Riguardo alla sanità, si è spesso discusso delle differenze tra Italia e altri paesi dell'Unione Europea in termini di stipendi e condizioni di lavoro. Tuttavia, le ultime vicende allargano il confronto anche sul tema pensioni, in special modo in relazione al pubblico impiego e al settore della sanità.

Le informazioni, pur parziali ma comunque significative, fornite da alcuni dei paesi che partecipano ai lavori della FEMS (Federazione Europea dei Medici Salariali) mostrano che l'Italia è ancora in coda per quanto riguarda le modalità di accesso alla pensione.

I dati mostrano che l'Italia richiede ai suoi medici un grande sacrificio in termini di durata del lavoro. Non si chiede la flessibilità olandese, dove non c'è un'età minima per andare in pensione, ma basta sapere che in Croazia sono sufficienti 35 anni di contributi per andare in pensione, mentre in Spagna bastano un paio di anni in più.
· · · ·
AZIONE RICHIESTA 1: Secondo il brano sulle pensioni dei medici, quanti anni di contributi sono sufficienti in Croazia per andare in pensione?
AZIONE RICHIESTA 2: Scrivi il seguito del brano sulle pensioni dei medici, ripartendo subito dopo la sua ultima frase.
Le voci riportate più avanti non hanno alcun ruolo in questo lavoro.

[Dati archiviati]
· · · ·
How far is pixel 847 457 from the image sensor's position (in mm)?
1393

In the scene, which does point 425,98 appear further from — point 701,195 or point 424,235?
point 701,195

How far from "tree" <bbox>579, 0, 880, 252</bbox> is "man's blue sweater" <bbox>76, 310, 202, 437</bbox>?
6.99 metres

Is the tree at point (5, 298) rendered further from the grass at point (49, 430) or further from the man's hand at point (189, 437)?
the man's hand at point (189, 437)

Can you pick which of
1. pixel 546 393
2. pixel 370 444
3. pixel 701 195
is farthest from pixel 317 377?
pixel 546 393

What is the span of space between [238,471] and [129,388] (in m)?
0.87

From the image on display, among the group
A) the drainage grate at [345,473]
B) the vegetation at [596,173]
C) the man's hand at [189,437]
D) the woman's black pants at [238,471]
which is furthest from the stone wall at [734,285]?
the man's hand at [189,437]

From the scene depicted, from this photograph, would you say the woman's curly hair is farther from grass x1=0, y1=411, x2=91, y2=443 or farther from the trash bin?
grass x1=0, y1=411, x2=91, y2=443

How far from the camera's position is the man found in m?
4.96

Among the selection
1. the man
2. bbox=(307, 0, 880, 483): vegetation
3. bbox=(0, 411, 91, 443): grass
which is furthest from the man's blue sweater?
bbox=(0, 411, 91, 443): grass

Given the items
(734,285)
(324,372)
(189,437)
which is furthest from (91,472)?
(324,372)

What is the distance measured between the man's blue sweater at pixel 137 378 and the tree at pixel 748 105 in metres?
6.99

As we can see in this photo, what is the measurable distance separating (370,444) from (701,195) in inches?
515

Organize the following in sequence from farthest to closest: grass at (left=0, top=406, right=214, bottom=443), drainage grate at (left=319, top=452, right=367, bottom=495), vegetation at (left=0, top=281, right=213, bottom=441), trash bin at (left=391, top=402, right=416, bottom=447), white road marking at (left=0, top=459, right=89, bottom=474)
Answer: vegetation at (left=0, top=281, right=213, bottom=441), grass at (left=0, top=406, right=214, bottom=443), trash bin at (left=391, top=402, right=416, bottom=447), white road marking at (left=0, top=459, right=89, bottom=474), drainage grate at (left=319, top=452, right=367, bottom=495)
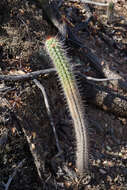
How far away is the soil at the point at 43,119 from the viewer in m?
2.46

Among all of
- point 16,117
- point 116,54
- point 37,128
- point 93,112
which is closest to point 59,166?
point 37,128

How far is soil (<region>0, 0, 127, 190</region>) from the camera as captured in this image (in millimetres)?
2461

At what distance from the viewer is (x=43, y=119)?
108 inches

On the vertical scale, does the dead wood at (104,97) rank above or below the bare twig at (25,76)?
below

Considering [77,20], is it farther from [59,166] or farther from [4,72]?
[59,166]

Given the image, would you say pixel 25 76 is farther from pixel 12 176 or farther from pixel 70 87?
pixel 12 176

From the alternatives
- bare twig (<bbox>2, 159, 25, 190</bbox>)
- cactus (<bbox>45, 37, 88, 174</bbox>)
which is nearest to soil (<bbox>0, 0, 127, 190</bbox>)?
bare twig (<bbox>2, 159, 25, 190</bbox>)

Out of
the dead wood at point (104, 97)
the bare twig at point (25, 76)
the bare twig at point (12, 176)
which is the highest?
the bare twig at point (25, 76)

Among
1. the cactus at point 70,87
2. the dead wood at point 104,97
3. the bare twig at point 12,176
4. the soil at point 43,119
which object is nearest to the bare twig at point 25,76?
the soil at point 43,119

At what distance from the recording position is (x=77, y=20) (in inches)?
143

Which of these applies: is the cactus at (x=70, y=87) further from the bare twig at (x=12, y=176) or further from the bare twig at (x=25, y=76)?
the bare twig at (x=12, y=176)

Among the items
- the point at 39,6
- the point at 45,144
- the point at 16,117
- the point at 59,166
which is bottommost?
the point at 59,166

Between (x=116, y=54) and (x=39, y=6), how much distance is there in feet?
4.47

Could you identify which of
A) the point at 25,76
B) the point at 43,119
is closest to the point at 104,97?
the point at 43,119
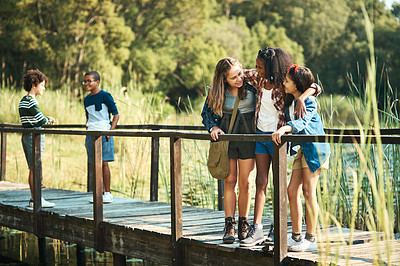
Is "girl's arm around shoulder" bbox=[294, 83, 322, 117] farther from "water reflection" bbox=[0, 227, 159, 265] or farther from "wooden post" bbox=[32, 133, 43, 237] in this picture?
"water reflection" bbox=[0, 227, 159, 265]

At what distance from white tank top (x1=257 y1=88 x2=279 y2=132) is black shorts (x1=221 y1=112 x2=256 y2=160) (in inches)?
4.9

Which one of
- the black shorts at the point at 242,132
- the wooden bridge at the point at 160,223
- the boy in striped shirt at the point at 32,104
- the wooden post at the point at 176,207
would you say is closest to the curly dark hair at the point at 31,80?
the boy in striped shirt at the point at 32,104

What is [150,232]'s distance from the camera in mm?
4707

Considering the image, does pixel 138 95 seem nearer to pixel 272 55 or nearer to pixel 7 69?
pixel 272 55

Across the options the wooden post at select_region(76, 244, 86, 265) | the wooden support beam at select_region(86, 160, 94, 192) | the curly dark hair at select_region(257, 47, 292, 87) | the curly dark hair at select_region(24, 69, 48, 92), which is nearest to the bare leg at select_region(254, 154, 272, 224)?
the curly dark hair at select_region(257, 47, 292, 87)

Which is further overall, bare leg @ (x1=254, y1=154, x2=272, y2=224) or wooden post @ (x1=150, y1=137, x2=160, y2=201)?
wooden post @ (x1=150, y1=137, x2=160, y2=201)

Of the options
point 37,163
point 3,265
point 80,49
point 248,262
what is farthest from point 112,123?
point 80,49

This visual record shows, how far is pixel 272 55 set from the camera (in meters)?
3.80

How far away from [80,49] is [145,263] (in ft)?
69.2

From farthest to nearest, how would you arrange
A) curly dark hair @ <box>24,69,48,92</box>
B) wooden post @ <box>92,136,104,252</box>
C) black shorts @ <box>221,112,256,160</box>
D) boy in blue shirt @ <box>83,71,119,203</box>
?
boy in blue shirt @ <box>83,71,119,203</box>, curly dark hair @ <box>24,69,48,92</box>, wooden post @ <box>92,136,104,252</box>, black shorts @ <box>221,112,256,160</box>

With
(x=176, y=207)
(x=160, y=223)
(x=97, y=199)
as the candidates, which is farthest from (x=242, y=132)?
(x=97, y=199)

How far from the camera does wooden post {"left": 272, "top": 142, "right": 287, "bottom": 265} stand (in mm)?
3656

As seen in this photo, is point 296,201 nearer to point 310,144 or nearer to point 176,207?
point 310,144

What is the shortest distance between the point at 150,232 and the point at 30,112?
197 cm
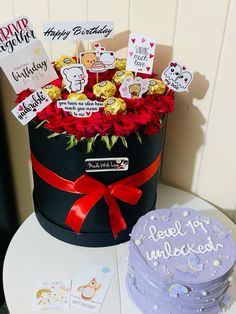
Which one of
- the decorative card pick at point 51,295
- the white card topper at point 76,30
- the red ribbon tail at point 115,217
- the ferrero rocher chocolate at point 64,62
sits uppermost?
the white card topper at point 76,30

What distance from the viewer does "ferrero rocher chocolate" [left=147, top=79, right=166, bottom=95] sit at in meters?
0.93

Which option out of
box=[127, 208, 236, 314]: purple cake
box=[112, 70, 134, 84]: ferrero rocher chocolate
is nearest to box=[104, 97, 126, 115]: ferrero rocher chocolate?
box=[112, 70, 134, 84]: ferrero rocher chocolate

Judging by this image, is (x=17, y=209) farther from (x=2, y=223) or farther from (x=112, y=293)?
(x=112, y=293)

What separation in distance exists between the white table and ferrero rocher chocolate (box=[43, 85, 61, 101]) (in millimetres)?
372

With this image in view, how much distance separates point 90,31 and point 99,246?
512 millimetres

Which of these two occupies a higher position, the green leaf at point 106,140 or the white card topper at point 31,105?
the white card topper at point 31,105

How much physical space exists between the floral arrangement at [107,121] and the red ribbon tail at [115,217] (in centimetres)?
14

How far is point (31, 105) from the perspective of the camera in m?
0.85

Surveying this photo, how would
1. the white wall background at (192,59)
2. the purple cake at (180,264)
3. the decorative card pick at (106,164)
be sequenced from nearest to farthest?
the purple cake at (180,264)
the decorative card pick at (106,164)
the white wall background at (192,59)

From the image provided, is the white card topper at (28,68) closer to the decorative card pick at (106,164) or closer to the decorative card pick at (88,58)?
the decorative card pick at (88,58)

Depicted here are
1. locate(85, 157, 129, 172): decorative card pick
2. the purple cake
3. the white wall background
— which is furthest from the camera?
the white wall background

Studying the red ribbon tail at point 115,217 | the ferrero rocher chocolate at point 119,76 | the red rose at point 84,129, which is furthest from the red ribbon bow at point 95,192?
the ferrero rocher chocolate at point 119,76

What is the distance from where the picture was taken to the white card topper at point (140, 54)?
0.89 m

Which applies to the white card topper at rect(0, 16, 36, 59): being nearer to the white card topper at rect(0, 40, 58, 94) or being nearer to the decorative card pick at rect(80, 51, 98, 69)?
the white card topper at rect(0, 40, 58, 94)
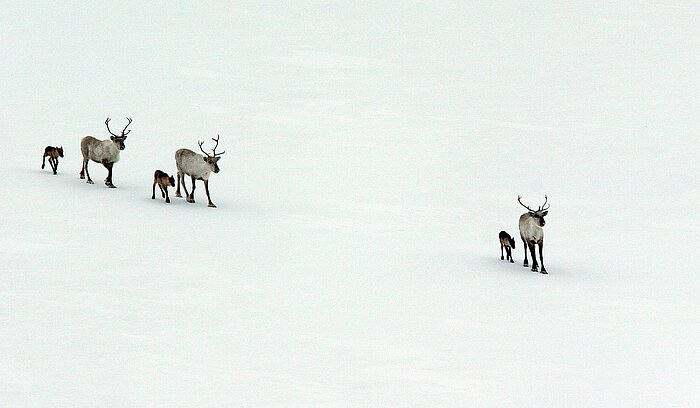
· · · ·
LA TUA RISPOSTA 1: In Croazia sono sufficienti 35 anni di contributi.

LA TUA RISPOSTA 2:
Bulgaria e Slovenia richiedono ai loro medici quasi 40 anni di lavoro, ma si dimostrano prudenti e lungimiranti perché sono, sorprendentemente, gli unici paesi dell'Unione Europea che riconoscono la professione medica come un lavoro usurante. Infatti, in alcuni settori o specialità come la Radiologia e la Radioterapia, è riconosciuto un fattore di rischio che permette ai medici di andare in pensione in anticipo.

È una magra consolazione sapere che anche in paesi come Croazia, Spagna, Romania esistono professioni (come militari, musicisti, giudici, parlamentari, ecc.) per le quali è riconosciuto il titolo di lavoro usurante o comunque una uscita anticipata dal mondo del lavoro. Quello che rimane incomprensibile è che in Italia non venga applicato quanto previsto dalla Legge di Bilancio 2018 che permette la pensione anticipata dei dipendenti che svolgono lavoro notturno per almeno 64 notti all'anno su turni di 12 ore. In questo caso il numero di turni notturni effettivamente svolti deve essere moltiplicato per un coefficiente di 1,5 rendendo possibile il pensionamento anticipato con 43 servizi di guardia notturni all'anno.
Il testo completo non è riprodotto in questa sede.